=== Short problem ===
Rewrite the stretch from the line containing "Looking over the" through the end of the material as a Markdown table with the columns Row and Line, leaving out blank lines and the pictures.

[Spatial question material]
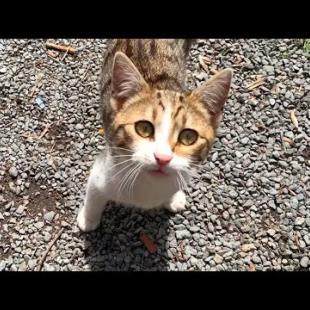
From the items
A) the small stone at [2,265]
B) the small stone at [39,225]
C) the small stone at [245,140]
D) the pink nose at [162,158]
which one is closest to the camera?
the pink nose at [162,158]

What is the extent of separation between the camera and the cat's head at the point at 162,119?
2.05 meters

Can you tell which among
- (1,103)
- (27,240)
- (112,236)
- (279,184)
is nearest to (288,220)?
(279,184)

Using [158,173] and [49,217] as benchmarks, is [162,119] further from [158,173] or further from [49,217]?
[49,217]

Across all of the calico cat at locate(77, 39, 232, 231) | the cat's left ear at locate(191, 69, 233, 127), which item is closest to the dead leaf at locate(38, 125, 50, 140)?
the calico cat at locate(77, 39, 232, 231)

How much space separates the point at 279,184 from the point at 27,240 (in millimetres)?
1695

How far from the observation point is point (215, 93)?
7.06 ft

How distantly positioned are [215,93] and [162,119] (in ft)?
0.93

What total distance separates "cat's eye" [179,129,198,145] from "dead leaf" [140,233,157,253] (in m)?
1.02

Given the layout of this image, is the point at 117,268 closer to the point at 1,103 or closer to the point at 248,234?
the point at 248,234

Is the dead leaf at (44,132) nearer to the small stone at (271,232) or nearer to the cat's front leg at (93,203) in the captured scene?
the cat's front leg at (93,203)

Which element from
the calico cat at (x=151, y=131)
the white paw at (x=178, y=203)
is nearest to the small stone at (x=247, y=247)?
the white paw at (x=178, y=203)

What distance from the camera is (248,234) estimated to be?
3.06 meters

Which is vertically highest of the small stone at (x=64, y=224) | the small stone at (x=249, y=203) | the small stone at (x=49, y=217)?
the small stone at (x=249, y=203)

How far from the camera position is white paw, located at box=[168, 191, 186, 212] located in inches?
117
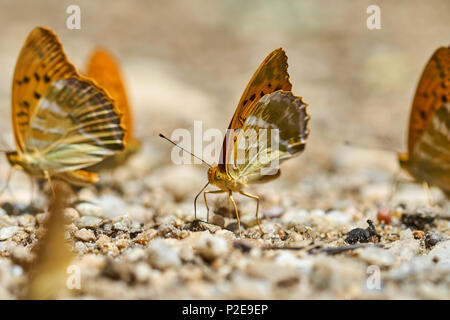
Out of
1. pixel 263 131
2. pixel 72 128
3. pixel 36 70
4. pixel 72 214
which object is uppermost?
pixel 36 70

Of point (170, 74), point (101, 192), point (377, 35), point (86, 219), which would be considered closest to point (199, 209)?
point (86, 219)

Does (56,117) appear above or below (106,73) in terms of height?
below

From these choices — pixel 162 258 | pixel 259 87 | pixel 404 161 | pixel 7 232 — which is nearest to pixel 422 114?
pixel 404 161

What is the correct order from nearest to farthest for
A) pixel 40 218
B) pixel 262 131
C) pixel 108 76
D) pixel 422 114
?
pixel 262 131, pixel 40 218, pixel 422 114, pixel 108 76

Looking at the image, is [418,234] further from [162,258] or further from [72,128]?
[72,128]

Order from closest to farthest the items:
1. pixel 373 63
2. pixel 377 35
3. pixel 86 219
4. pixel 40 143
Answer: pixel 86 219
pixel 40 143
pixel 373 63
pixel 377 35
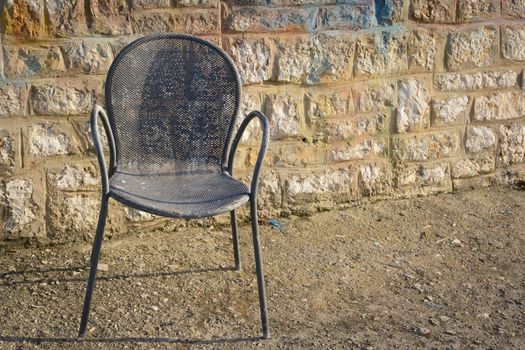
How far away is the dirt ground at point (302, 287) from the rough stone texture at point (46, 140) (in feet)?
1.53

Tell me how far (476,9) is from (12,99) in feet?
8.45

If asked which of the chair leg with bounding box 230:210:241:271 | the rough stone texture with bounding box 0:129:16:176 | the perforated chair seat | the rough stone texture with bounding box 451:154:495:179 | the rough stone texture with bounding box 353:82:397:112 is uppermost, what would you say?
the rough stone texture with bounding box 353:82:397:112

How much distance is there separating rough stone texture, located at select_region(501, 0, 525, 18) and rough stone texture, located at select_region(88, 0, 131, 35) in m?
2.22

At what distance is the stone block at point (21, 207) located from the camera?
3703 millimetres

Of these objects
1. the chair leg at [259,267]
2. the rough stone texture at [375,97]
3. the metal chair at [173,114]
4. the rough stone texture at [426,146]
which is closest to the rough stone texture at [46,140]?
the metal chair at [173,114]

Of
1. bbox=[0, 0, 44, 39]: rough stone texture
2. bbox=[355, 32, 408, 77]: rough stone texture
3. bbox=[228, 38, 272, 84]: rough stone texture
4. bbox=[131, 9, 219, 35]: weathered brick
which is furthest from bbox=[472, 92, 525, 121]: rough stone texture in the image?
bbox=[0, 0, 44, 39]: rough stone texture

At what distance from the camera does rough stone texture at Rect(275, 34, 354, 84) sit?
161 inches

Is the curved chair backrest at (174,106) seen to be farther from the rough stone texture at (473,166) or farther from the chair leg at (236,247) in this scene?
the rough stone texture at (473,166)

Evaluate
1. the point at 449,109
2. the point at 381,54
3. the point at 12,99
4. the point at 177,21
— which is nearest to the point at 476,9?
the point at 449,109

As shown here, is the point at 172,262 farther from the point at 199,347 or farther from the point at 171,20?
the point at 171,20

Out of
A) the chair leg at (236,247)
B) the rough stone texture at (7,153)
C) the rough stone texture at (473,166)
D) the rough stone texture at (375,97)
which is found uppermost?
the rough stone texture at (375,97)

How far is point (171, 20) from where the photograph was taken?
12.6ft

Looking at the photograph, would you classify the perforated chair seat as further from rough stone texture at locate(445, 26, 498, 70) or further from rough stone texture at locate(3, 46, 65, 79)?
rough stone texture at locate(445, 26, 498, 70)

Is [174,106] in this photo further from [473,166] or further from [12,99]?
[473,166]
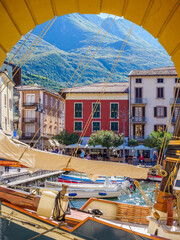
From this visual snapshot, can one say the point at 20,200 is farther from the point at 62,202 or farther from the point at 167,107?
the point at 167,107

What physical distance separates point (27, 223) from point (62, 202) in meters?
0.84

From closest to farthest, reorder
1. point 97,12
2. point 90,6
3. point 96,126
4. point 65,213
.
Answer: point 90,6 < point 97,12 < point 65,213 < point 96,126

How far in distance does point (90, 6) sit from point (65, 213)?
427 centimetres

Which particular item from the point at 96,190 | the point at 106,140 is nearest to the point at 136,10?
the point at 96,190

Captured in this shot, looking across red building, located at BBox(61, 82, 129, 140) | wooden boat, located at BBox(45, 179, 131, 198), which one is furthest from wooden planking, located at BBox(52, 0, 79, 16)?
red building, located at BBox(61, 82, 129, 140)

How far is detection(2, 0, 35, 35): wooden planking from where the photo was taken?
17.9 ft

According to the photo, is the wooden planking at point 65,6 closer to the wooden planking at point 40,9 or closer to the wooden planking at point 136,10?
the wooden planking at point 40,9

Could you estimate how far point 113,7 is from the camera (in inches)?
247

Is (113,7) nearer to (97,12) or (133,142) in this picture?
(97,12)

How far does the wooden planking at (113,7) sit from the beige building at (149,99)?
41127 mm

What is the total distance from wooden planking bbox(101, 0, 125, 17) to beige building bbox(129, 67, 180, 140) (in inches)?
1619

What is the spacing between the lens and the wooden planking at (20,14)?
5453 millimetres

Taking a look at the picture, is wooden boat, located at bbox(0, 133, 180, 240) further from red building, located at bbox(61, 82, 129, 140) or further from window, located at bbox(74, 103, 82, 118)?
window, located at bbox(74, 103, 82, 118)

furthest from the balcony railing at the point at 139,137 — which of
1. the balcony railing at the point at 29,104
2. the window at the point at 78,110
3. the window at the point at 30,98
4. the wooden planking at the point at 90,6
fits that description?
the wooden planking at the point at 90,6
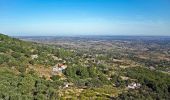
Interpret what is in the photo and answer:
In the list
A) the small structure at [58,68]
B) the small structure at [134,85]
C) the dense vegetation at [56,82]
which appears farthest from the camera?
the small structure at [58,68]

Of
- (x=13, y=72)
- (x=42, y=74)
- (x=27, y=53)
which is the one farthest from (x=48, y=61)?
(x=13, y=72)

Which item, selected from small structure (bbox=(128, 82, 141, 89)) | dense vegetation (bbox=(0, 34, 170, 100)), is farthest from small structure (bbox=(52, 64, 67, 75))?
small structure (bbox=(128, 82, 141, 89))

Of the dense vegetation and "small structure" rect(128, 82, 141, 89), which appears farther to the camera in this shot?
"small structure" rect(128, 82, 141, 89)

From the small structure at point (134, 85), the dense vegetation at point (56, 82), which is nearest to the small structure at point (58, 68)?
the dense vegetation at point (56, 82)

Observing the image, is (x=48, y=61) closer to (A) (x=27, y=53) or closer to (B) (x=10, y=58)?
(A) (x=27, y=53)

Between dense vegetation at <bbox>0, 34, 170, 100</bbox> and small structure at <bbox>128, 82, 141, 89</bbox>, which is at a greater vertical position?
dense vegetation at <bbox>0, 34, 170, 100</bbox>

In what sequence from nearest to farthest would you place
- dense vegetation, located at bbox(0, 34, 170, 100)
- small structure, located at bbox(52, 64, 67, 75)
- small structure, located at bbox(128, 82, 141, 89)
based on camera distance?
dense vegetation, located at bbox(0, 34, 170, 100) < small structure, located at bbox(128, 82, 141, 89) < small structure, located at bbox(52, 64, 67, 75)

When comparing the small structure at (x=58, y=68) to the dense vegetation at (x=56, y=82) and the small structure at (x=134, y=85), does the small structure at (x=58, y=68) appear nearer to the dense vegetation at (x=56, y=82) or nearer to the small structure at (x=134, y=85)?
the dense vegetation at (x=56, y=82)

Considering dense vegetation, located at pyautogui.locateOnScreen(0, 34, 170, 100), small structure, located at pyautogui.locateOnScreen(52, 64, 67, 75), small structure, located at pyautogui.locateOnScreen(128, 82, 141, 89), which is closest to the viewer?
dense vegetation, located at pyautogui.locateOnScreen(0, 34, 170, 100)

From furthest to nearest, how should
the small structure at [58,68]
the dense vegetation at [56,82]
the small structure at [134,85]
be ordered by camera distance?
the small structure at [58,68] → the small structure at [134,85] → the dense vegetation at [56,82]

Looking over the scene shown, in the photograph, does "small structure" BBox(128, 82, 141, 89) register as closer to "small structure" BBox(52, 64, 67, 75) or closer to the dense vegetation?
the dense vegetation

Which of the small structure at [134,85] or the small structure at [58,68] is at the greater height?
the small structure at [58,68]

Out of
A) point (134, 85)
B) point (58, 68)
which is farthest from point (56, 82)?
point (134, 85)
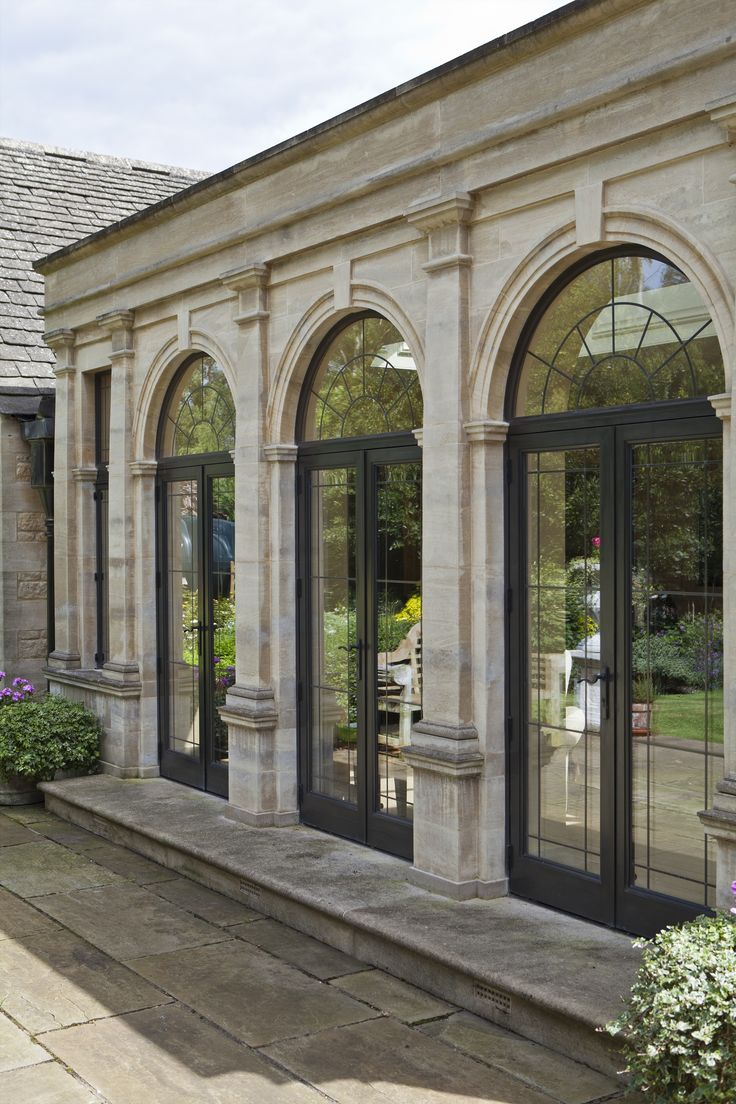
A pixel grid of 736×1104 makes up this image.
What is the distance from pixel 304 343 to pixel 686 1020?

=== Answer in full ===
| Row | Line |
|---|---|
| 1 | Looking over the scene shown, in the photograph, does "small structure" BBox(128, 82, 141, 89) register as closer to "small structure" BBox(52, 64, 67, 75) or closer to the dense vegetation? |
| 2 | the dense vegetation |
| 3 | Which of the small structure at [134,85] or the small structure at [58,68] is at the greater height? |
| 4 | the small structure at [58,68] |
| 5 | Out of |
| 6 | A) point (134, 85) |
| 7 | B) point (58, 68) |
| 8 | which is farthest from point (56, 82)? |
| 9 | point (134, 85) |
| 10 | A pixel grid of 736×1104 makes up this image. |
| 11 | What is the distance from pixel 304 343 to pixel 686 1020? |